Je n’hésitai plus. J’allai vers mon armoire dans laquelle je dénichai un vieux Nimbus. Ce balais m’avait vu jouer de nombreuses fois avec mes frères. Mais je passai outre ces souvenirs. Je jetai mon sac sur mon épaule et ouvrit la fenêtre. L’air frais de la fin de journée pénétra dans ma chambre, anéantissant toute chaleur. Je devais me dépêcher si je ne voulais pas que mes frères remarquent le changement de température.
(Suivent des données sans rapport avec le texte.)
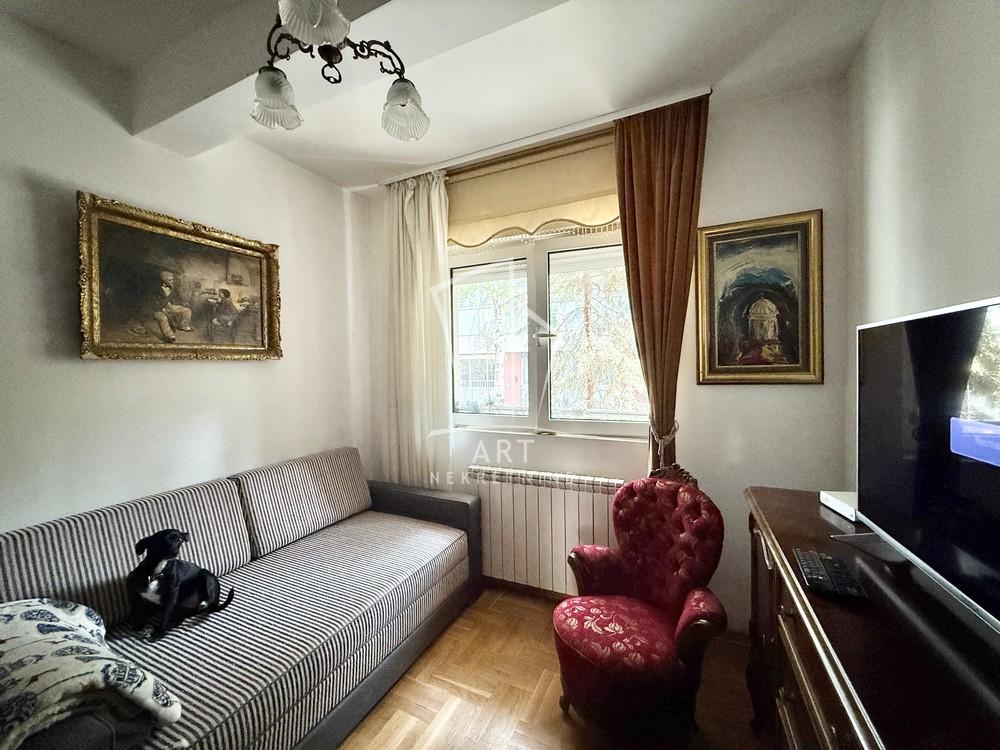 Stan na prodaju u Beogradu, Crveni Krst, dvoiposoban, 61m2, cena 245000 evra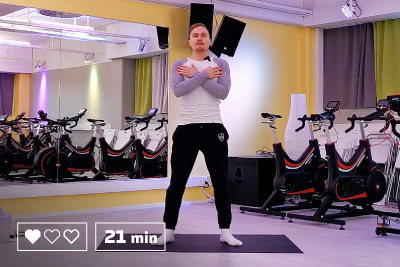 Kehonpaino-HIIT - 21 minuuttia - Kehonpainotreeni - Kotitreeni - Kotitreenaus - Treenaa kotona - Liikuntaa meille kaikille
Je m’assis sur le rebord de la fenêtre, laissant pendre mes jambes dans le vide sans peur. J’avais fait cela des centaines de fois, mais jamais pour cet objectif là. J’enfourchai mon balais, et sans demander mon reste, je me lançai dans le vide les yeux fermés.
Lorsque je les rouvrais, je me trouvais au dessus de mon jardin, emmitouflé dans ma cape. Le froid de l’hiver me giflait le visage. Le ciel était clair mais le sol recouvert de neige, la température ne dépassait pas les 0°c. J’avais le regard fixé sur la baie vitrée de la véranda, celle qui s’ouvrait en grand pour accéder au jardin. A l’intérieur, sur le fauteuil donnant sur l’extérieur, roulé en boule sous une couette, se trouvait Aodren. Il regardait vers le jardin enneigé, j’étais trop loin pour voir son visage et cela valait peut-être mieux. Je restais immobile sur mon balais à le regarder. Une silhouette lui tendit une tasse fumante, et ils échangèrent quelques mots. Natanaël était resté près de lui. Je n’avais pas ma place dans ce tableau.

Je fis bifurquer mon balais vers la forêt qui bordait notre domaine, les pins et autres arbres étaient entièrement recouverts de neige. Je devais survoler la forêt durant quelques minutes pour atteindre le village Moldu le plus proche. Il me fallait faire attention à ne pas me faire repérer par les moldus, sinon je ne donnais pas cher de ma peau.
Songeant à la suite difficile qui m’attendait, je me penchais sur le Nimbus pour accélérer, m’éloignant de cette maison, de ce foyer qui m’avait accueilli et aimé toute ma vie.